Задание
Определите, соответствуют ли утверждения (а), (б) и (в) тексту о разговоре с петербургским литератором, и к каждому ответу «да» или «нет» приведите решающую цитату из текста без изменений.
(а) В первые дни войны литератор со студентами читал по ролям «Антигону» Софокла.
(б) На митинги литератор ходил с большим энтузиазмом.
(в) Литератор согласился, чтобы его имя было названо.

Исходный текст
• • • •

«Общественная ткань мертвеет»

Разговор Константина Шавловского с петербургским литератором о его внутреннем пути сквозь войну и о затянувшемся чувстве долгой, бесконечной остановки

текст: Константин Шавловский
Detailed_picture© Аня Михеева

После долгой паузы Кольта наконец начинает новый проект. Его название: «Россия: привычный вывих».

Проект будет посвящен тому, как живет Россия в военные годы, ее базовым общественным феноменам, настроениям, страхам, безразличию и новым схемам солидарности, адаптации и техникам мыслимого упорства.

Как всегда в таких проектах, мы будем стараться смотреть на статус-кво в стране в разных оптиках: от более личной до аналитической. По понятным причинам немалая часть материалов будет выходить на анонимной основе.

Это правило действует и для первого текста в новой серии. Это разговор Константина Шавловского с петербургским литератором, который предпочел, чтобы его имя осталось неизвестным.

Разговор шел, прежде всего, о том, как менялось ощущение среды и самого себя за четыре с половиной года войны. И о том состоянии плотного «вмерзания в лед», которое характерно для страны сегодня.

— Помнишь ли ты, как ты встретил 24 февраля? Вообще себя в те дни?

— В те дни меня держали на плаву занятия со студентами. Я сразу понял, что двигаться по старому плану невозможно, и мы стали читать «Антигону» Софокла.

У меня был какой-то нутряной порыв, интуиция, что, пока еще существует какое-никакое независимое пространство, нужно коллективное дело, необходимо всех увлечь — чтобы не сойти с ума. Разыграть подлинное мифологическое безумие, но все-таки в отстраненной форме. Чтобы, с одной стороны, оно служило зеркалом происходящего, а с другой — могло экранировать панику. Так что мы читали по ролям «Антигону».

— В первые дни у многих было желание что-то сделать — кто-то клеил стикеры, рисовал граффити, многие выходили на митинги — ты на них был?

— Да, ходил, еще в феврале, из чувства долга. И одновременно из желания просто быть с людьми. Энтузиазма у меня не было. Особого страха тоже. Как, впрочем, и надежды, что на что-то можно повлиять.

— Ты думаешь, у кого-то из тех, кто выходил, была надежда?

— Возможно, у молодого поколения, которое не видело полумиллионные митинги во времена перестройки, да и Болотную не застало, было ощущение подъема, мобилизации. Но я-то помнил совершенно другие толпы, которые сносили на своем пути все.

• • • •

Исходные материалы
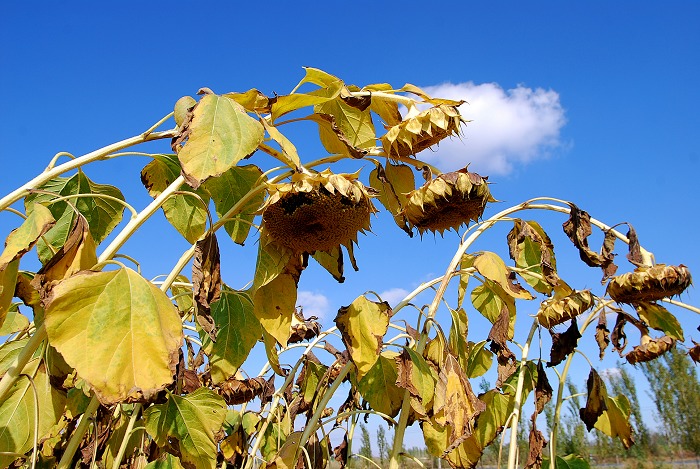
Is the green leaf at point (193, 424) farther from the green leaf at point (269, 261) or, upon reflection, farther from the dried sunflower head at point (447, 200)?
the dried sunflower head at point (447, 200)

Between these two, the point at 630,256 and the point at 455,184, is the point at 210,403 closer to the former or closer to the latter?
the point at 455,184

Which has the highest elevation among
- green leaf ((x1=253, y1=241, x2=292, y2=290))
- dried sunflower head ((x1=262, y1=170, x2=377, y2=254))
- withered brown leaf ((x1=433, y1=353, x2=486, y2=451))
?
dried sunflower head ((x1=262, y1=170, x2=377, y2=254))

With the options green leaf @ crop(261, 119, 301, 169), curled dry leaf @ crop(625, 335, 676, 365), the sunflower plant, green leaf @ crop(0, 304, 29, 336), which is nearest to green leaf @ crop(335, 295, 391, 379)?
the sunflower plant

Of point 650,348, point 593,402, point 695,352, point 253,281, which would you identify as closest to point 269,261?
point 253,281

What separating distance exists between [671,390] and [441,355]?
17.4 metres

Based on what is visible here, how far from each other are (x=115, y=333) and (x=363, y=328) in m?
0.60

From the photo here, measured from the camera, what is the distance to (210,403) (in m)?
1.46

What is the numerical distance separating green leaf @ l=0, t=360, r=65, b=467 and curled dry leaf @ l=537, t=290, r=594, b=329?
1498mm

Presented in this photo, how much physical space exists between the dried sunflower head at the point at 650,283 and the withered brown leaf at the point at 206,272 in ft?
4.92

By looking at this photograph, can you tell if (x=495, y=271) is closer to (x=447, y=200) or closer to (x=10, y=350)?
(x=447, y=200)

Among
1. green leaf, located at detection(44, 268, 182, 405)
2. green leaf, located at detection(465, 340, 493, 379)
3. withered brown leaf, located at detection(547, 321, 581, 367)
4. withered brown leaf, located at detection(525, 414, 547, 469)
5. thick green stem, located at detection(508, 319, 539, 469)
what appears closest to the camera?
green leaf, located at detection(44, 268, 182, 405)

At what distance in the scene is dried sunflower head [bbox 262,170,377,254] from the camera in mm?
1141

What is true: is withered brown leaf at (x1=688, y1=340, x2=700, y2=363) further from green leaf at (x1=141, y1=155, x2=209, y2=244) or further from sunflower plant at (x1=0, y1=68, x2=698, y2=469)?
green leaf at (x1=141, y1=155, x2=209, y2=244)

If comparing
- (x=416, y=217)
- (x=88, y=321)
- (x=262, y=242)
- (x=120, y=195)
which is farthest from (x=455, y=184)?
(x=120, y=195)
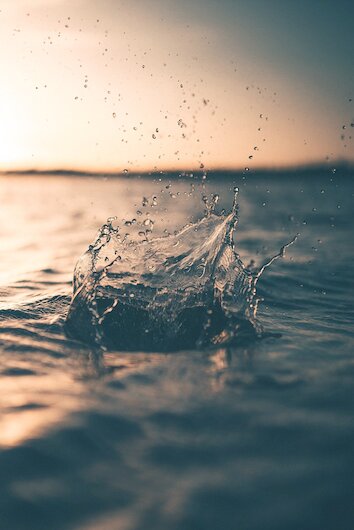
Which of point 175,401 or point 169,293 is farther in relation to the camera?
point 169,293

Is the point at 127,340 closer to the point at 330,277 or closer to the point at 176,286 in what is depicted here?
the point at 176,286

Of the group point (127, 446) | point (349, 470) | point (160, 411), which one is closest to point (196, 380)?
point (160, 411)

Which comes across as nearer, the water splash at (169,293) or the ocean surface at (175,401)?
the ocean surface at (175,401)

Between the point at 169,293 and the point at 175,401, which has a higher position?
the point at 169,293

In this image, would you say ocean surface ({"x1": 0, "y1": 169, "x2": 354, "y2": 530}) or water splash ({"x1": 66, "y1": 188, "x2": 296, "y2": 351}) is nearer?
ocean surface ({"x1": 0, "y1": 169, "x2": 354, "y2": 530})
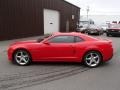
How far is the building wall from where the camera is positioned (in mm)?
20306

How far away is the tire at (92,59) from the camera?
33.7 ft

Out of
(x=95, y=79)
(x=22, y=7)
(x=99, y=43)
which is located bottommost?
(x=95, y=79)

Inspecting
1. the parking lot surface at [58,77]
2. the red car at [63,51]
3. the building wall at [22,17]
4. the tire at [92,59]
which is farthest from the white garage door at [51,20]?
the tire at [92,59]

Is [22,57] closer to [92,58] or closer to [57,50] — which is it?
[57,50]

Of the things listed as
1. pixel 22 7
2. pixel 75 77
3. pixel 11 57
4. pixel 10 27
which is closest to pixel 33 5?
pixel 22 7

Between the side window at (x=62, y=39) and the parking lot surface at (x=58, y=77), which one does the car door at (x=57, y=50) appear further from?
the parking lot surface at (x=58, y=77)

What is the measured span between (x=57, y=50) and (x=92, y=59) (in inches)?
53.1

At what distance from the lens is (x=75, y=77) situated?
843 centimetres

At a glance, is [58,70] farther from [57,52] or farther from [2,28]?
[2,28]

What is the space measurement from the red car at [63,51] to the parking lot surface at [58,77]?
0.91 ft

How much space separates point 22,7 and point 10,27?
268cm

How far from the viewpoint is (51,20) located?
31.1 metres

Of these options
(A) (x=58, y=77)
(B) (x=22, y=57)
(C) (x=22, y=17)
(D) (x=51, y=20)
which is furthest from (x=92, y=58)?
(D) (x=51, y=20)

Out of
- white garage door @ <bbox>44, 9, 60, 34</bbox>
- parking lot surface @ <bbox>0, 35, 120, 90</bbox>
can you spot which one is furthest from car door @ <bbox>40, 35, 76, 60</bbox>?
white garage door @ <bbox>44, 9, 60, 34</bbox>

• • • •

Решение задания
(а) Да: «Так что мы читали по ролям «Антигону».»
(б) Нет: «Энтузиазма у меня не было.»
(в) Нет: «который предпочел, чтобы его имя осталось неизвестным».